Sydney scientists have demonstrated a way to help 3D printed plastic quickly and cheaply “heal itself” in a major commercial breakthrough. A special powder added to the liquid resin used in the printing process can assist with mending materials should they become damaged, University of NSW researchers have found.
The repairs can be done at room temperature and only need take place under LED lighting, which triggers a chemical reaction and the fusion of the fractured pieces.
Currently, achieving the same result can mean having to disassemble products and putting the broken components through a series of heating cycles.
It also requires about 24 hours to complete compared to an hour using the new method.
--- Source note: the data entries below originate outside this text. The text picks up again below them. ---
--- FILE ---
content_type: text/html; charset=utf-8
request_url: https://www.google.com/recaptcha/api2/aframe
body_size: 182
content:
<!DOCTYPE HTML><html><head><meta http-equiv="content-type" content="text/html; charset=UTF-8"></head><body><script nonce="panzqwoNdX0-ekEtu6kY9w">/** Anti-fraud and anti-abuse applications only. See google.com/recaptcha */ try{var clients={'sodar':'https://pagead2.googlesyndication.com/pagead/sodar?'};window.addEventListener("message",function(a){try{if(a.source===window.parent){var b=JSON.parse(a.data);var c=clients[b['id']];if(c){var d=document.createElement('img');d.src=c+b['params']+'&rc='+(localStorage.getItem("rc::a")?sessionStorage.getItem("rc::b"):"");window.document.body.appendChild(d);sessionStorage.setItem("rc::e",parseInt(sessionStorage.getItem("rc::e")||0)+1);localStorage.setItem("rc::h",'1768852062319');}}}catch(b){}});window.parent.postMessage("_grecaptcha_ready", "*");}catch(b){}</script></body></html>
While three-dimensional printing or additive manufacturing generally offers less impact on the environment, it doesn’t yet fit the strict definition of being eco-friendly.
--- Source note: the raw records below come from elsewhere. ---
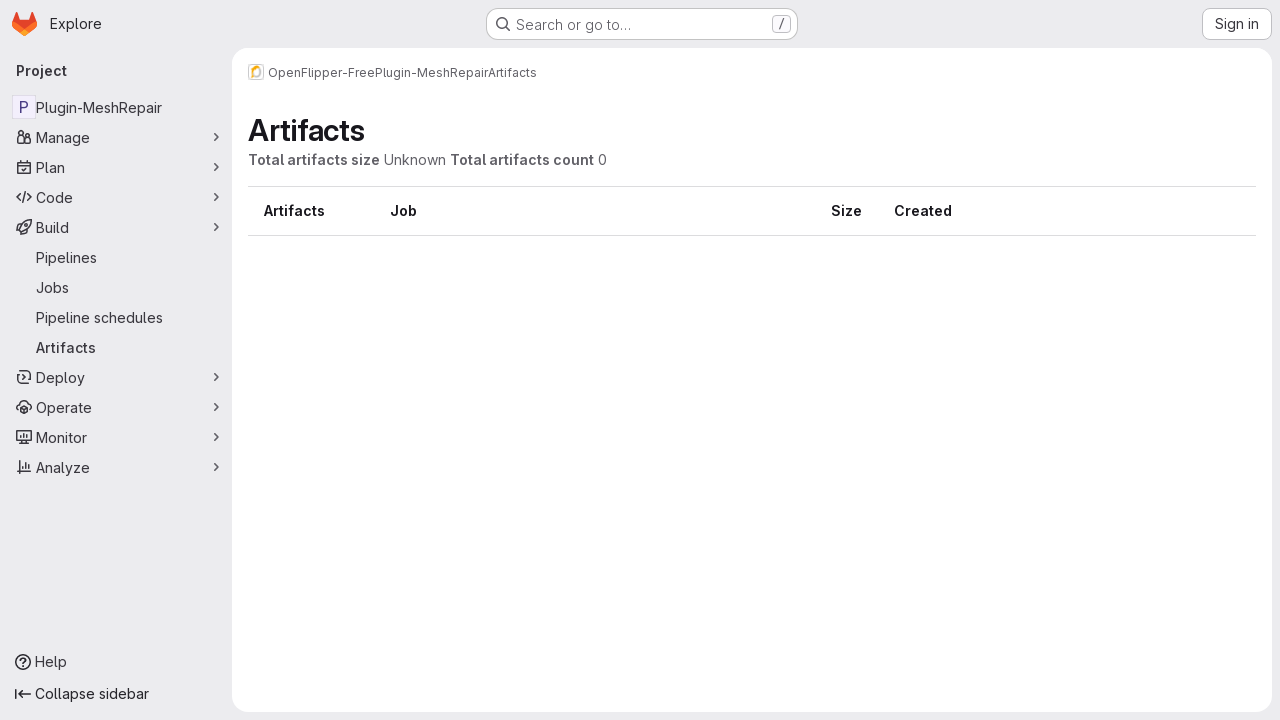

--- FILE ---
content_type: text/javascript; charset=utf-8
request_url: https://gitlab.vci.rwth-aachen.de:9000/assets/webpack/pages.projects.artifacts.8daecac9.chunk.js
body_size: 120
content:
(this.webpackJsonp=this.webpackJsonp||[]).push([["pages.projects.artifacts"],{182:function(s,e,t){t("HVBj"),t("gjpc"),s.exports=t("cd5T")}},[[182,"runtime","main","commons-pages.projects-pages.projects.activity-pages.projects.alert_management.details-pages.project-8c2226c2","commons-pages.projects.artifacts-pages.projects.artifacts.browse-pages.projects.artifacts.file"]]]);
//# sourceMappingURL=pages.projects.artifacts.8daecac9.chunk.js.map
With lots of plastic involved and printers that run for days on end, any delay caused by having to repair breakages has traditionally involved extra time, money and waste, says research team spokesman Dr Nathaniel Corrigan.
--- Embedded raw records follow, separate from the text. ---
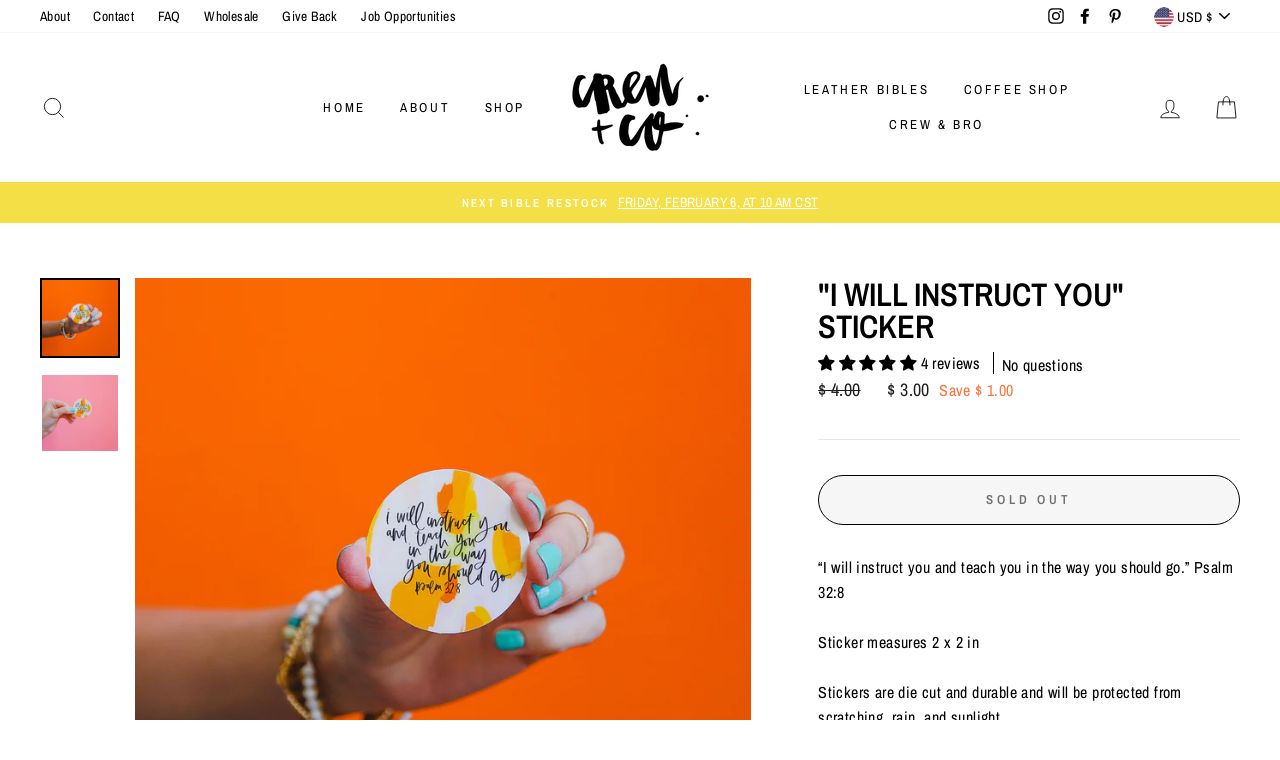

--- FILE ---
content_type: text/css
request_url: https://crewandco.com/cdn/shop/t/11/assets/bold-upsell-custom.css?v=150135899998303055901646752326
body_size: -571
content:
/*# sourceMappingURL=/cdn/shop/t/11/assets/bold-upsell-custom.css.map?v=150135899998303055901646752326 */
But now they can be easily and rapidly mended, and in many situations damaged components can also be salvaged instead of being thrown out to start over again.
“There is an obvious environmental benefit because you’re not having to re-synthesise a brand-new material every time it gets broken,” Dr Corrigan said.
“We are increasing the lifespan of these materials, which is going to reduce plastic waste.”
The powdered additive used is a trithiocarbonate or RAFT agent originally developed by the CSIRO.
It enables rearrangement of the network of elements that make up the printed material and allows them to be fused.
This occurs within about 30 minutes when UV LED lights are shone directly onto the broken plastic, with full “healing” taking place in roughly an hour.
Experiments, including on a 3D printed violin, show the self-repaired plastic’s strength is fully recovered to its original unbroken state.
The team believe commercialisation is possible given the simplification and speed of their system.
“There are other processes that do this but they rely on thermal chemistry to repair the material and typically it takes around 24 hours and multiple heating cycles to achieve the same type of result,” Dr Corrigan said.
“Another restriction is that you need an oven heated to high temperature and you obviously cannot repair the plastic material in situ – you would need to disassemble it from the component first which adds a level of complexity and delay.
“With our system, you can leave the broken plastic in place and shine the light on the entire component.
“In many places where you use a polymer material, you can use this technology,” he said.
Dr Corrigan and UNSW colleagues Cyrille Boyer and Michael Zhang believe the technology could be used in a range of applications where advanced 3D materials are used in high-tech specialised components.
These include wearable electronics, sensors and even some shoe manufacturing.